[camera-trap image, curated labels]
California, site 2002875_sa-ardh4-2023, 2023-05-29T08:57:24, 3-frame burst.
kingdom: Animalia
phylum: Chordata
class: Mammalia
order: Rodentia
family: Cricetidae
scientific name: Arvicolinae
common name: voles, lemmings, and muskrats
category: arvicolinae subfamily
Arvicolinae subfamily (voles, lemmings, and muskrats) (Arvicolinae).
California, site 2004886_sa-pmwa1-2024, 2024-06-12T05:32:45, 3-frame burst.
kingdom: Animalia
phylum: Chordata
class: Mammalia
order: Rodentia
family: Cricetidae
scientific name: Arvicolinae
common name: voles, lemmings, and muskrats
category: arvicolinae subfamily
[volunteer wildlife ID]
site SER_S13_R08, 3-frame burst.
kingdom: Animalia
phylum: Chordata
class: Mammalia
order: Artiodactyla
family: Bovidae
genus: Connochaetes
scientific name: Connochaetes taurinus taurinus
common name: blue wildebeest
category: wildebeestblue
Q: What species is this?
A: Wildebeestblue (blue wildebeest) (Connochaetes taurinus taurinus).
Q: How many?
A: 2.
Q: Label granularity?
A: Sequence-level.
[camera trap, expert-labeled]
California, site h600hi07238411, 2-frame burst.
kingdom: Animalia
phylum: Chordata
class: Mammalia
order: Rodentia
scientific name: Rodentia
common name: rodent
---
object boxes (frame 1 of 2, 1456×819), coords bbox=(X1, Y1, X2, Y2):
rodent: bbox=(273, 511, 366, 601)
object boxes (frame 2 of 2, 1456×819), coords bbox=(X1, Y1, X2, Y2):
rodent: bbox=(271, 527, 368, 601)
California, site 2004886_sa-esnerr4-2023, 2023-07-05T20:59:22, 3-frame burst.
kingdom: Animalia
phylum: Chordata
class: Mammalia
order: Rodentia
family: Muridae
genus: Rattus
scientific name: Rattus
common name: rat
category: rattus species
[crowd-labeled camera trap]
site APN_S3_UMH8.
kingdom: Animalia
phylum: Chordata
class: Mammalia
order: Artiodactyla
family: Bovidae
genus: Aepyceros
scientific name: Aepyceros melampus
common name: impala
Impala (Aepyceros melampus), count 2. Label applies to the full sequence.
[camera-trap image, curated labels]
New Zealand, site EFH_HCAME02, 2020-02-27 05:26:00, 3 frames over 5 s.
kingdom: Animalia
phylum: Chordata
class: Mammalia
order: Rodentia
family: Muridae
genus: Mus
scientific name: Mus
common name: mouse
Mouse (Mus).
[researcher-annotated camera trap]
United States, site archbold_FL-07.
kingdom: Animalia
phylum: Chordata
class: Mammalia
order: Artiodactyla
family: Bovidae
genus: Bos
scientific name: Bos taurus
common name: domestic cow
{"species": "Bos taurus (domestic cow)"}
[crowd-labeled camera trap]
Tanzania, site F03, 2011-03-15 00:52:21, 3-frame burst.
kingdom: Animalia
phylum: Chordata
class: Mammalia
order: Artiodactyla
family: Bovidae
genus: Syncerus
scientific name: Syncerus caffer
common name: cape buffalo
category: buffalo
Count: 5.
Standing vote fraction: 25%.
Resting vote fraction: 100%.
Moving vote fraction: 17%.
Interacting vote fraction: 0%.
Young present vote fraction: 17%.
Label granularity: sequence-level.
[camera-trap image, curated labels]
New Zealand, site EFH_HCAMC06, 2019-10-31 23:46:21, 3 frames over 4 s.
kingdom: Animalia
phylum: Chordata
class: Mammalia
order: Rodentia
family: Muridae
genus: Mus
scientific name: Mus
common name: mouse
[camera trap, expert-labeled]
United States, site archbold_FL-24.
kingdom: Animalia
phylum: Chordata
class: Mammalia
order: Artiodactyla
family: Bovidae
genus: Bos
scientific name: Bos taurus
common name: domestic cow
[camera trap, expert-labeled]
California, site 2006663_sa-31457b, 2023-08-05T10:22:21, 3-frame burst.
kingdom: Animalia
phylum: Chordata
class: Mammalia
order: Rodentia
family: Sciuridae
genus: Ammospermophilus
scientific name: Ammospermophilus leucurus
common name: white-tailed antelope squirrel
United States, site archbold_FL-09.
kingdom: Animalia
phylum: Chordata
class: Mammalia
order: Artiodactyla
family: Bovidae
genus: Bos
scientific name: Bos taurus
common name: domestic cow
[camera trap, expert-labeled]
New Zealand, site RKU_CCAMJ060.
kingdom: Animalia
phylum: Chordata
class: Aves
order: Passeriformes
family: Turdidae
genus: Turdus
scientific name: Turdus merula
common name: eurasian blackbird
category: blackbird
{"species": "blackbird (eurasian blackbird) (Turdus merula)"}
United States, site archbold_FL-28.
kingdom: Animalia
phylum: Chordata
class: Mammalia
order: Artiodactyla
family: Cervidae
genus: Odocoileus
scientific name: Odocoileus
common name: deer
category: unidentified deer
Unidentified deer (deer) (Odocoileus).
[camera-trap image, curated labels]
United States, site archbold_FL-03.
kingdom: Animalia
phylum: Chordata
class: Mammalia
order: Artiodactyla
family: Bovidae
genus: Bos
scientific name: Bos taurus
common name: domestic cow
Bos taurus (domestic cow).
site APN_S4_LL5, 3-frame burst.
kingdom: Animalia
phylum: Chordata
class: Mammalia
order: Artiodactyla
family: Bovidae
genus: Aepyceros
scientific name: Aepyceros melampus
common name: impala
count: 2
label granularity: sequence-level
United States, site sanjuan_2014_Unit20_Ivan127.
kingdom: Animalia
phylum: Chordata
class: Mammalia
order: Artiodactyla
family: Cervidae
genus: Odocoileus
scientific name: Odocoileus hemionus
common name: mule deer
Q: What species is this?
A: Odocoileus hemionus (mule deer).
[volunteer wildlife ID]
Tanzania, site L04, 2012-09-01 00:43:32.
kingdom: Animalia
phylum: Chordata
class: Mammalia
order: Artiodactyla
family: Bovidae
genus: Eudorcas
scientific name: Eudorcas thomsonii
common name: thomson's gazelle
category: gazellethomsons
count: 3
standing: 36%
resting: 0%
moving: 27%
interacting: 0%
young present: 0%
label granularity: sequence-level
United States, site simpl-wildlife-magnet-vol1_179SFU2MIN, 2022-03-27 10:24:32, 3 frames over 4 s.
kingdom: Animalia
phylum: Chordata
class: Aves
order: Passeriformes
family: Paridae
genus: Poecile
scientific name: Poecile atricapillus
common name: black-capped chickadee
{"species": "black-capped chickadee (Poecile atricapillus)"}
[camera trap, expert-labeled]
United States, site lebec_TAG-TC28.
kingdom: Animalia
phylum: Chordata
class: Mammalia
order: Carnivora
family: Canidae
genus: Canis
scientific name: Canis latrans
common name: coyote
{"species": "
§ §
Activity :: Your task is to quote all of the data word for word.

Exercise output ::
[camera-trap image, curated labels]
California, site 2002875_sa-ardh4-2023, 2023-05-29T08:57:24, 3-frame burst.
kingdom: Animalia
phylum: Chordata
class: Mammalia
order: Rodentia
family: Cricetidae
scientific name: Arvicolinae
common name: voles, lemmings, and muskrats
category: arvicolinae subfamily
Arvicolinae subfamily (voles, lemmings, and muskrats) (Arvicolinae).
California, site 2004886_sa-pmwa1-2024, 2024-06-12T05:32:45, 3-frame burst.
kingdom: Animalia
phylum: Chordata
class: Mammalia
order: Rodentia
family: Cricetidae
scientific name: Arvicolinae
common name: voles, lemmings, and muskrats
category: arvicolinae subfamily
[volunteer wildlife ID]
site SER_S13_R08, 3-frame burst.
kingdom: Animalia
phylum: Chordata
class: Mammalia
order: Artiodactyla
family: Bovidae
genus: Connochaetes
scientific name: Connochaetes taurinus taurinus
common name: blue wildebeest
category: wildebeestblue
Q: What species is this?
A: Wildebeestblue (blue wildebeest) (Connochaetes taurinus taurinus).
Q: How many?
A: 2.
Q: Label granularity?
A: Sequence-level.
[camera trap, expert-labeled]
California, site h600hi07238411, 2-frame burst.
kingdom: Animalia
phylum: Chordata
class: Mammalia
order: Rodentia
scientific name: Rodentia
common name: rodent
---
object boxes (frame 1 of 2, 1456×819), coords bbox=(X1, Y1, X2, Y2):
rodent: bbox=(273, 511, 366, 601)
object boxes (frame 2 of 2, 1456×819), coords bbox=(X1, Y1, X2, Y2):
rodent: bbox=(271, 527, 368, 601)
California, site 2004886_sa-esnerr4-2023, 2023-07-05T20:59:22, 3-frame burst.
kingdom: Animalia
phylum: Chordata
class: Mammalia
order: Rodentia
family: Muridae
genus: Rattus
scientific name: Rattus
common name: rat
category: rattus species
[crowd-labeled camera trap]
site APN_S3_UMH8.
kingdom: Animalia
phylum: Chordata
class: Mammalia
order: Artiodactyla
family: Bovidae
genus: Aepyceros
scientific name: Aepyceros melampus
common name: impala
Impala (Aepyceros melampus), count 2. Label applies to the full sequence.
[camera-trap image, curated labels]
New Zealand, site EFH_HCAME02, 2020-02-27 05:26:00, 3 frames over 5 s.
kingdom: Animalia
phylum: Chordata
class: Mammalia
order: Rodentia
family: Muridae
genus: Mus
scientific name: Mus
common name: mouse
Mouse (Mus).
[researcher-annotated camera trap]
United States, site archbold_FL-07.
kingdom: Animalia
phylum: Chordata
class: Mammalia
order: Artiodactyla
family: Bovidae
genus: Bos
scientific name: Bos taurus
common name: domestic cow
{"species": "Bos taurus (domestic cow)"}
[crowd-labeled camera trap]
Tanzania, site F03, 2011-03-15 00:52:21, 3-frame burst.
kingdom: Animalia
phylum: Chordata
class: Mammalia
order: Artiodactyla
family: Bovidae
genus: Syncerus
scientific name: Syncerus caffer
common name: cape buffalo
category: buffalo
Count: 5.
Standing vote fraction: 25%.
Resting vote fraction: 100%.
Moving vote fraction: 17%.
Interacting vote fraction: 0%.
Young present vote fraction: 17%.
Label granularity: sequence-level.
[camera-trap image, curated labels]
New Zealand, site EFH_HCAMC06, 2019-10-31 23:46:21, 3 frames over 4 s.
kingdom: Animalia
phylum: Chordata
class: Mammalia
order: Rodentia
family: Muridae
genus: Mus
scientific name: Mus
common name: mouse
[camera trap, expert-labeled]
United States, site archbold_FL-24.
kingdom: Animalia
phylum: Chordata
class: Mammalia
order: Artiodactyla
family: Bovidae
genus: Bos
scientific name: Bos taurus
common name: domestic cow
[camera trap, expert-labeled]
California, site 2006663_sa-31457b, 2023-08-05T10:22:21, 3-frame burst.
kingdom: Animalia
phylum: Chordata
class: Mammalia
order: Rodentia
family: Sciuridae
genus: Ammospermophilus
scientific name: Ammospermophilus leucurus
common name: white-tailed antelope squirrel
United States, site archbold_FL-09.
kingdom: Animalia
phylum: Chordata
class: Mammalia
order: Artiodactyla
family: Bovidae
genus: Bos
scientific name: Bos taurus
common name: domestic cow
[camera trap, expert-labeled]
New Zealand, site RKU_CCAMJ060.
kingdom: Animalia
phylum: Chordata
class: Aves
order: Passeriformes
family: Turdidae
genus: Turdus
scientific name: Turdus merula
common name: eurasian blackbird
category: blackbird
{"species": "blackbird (eurasian blackbird) (Turdus merula)"}
United States, site archbold_FL-28.
kingdom: Animalia
phylum: Chordata
class: Mammalia
order: Artiodactyla
family: Cervidae
genus: Odocoileus
scientific name: Odocoileus
common name: deer
category: unidentified deer
Unidentified deer (deer) (Odocoileus).
[camera-trap image, curated labels]
United States, site archbold_FL-03.
kingdom: Animalia
phylum: Chordata
class: Mammalia
order: Artiodactyla
family: Bovidae
genus: Bos
scientific name: Bos taurus
common name: domestic cow
Bos taurus (domestic cow).
site APN_S4_LL5, 3-frame burst.
kingdom: Animalia
phylum: Chordata
class: Mammalia
order: Artiodactyla
family: Bovidae
genus: Aepyceros
scientific name: Aepyceros melampus
common name: impala
count: 2
label granularity: sequence-level
United States, site sanjuan_2014_Unit20_Ivan127.
kingdom: Animalia
phylum: Chordata
class: Mammalia
order: Artiodactyla
family: Cervidae
genus: Odocoileus
scientific name: Odocoileus hemionus
common name: mule deer
Q: What species is this?
A: Odocoileus hemionus (mule deer).
[volunteer wildlife ID]
Tanzania, site L04, 2012-09-01 00:43:32.
kingdom: Animalia
phylum: Chordata
class: Mammalia
order: Artiodactyla
family: Bovidae
genus: Eudorcas
scientific name: Eudorcas thomsonii
common name: thomson's gazelle
category: gazellethomsons
count: 3
standing: 36%
resting: 0%
moving: 27%
interacting: 0%
young present: 0%
label granularity: sequence-level
United States, site simpl-wildlife-magnet-vol1_179SFU2MIN, 2022-03-27 10:24:32, 3 frames over 4 s.
kingdom: Animalia
phylum: Chordata
class: Aves
order: Passeriformes
family: Paridae
genus: Poecile
scientific name: Poecile atricapillus
common name: black-capped chickadee
{"species": "black-capped chickadee (Poecile atricapillus)"}
[camera trap, expert-labeled]
United States, site lebec_TAG-TC28.
kingdom: Animalia
phylum: Chordata
class: Mammalia
order: Carnivora
family: Canidae
genus: Canis
scientific name: Canis latrans
common name: coyote
{"species": "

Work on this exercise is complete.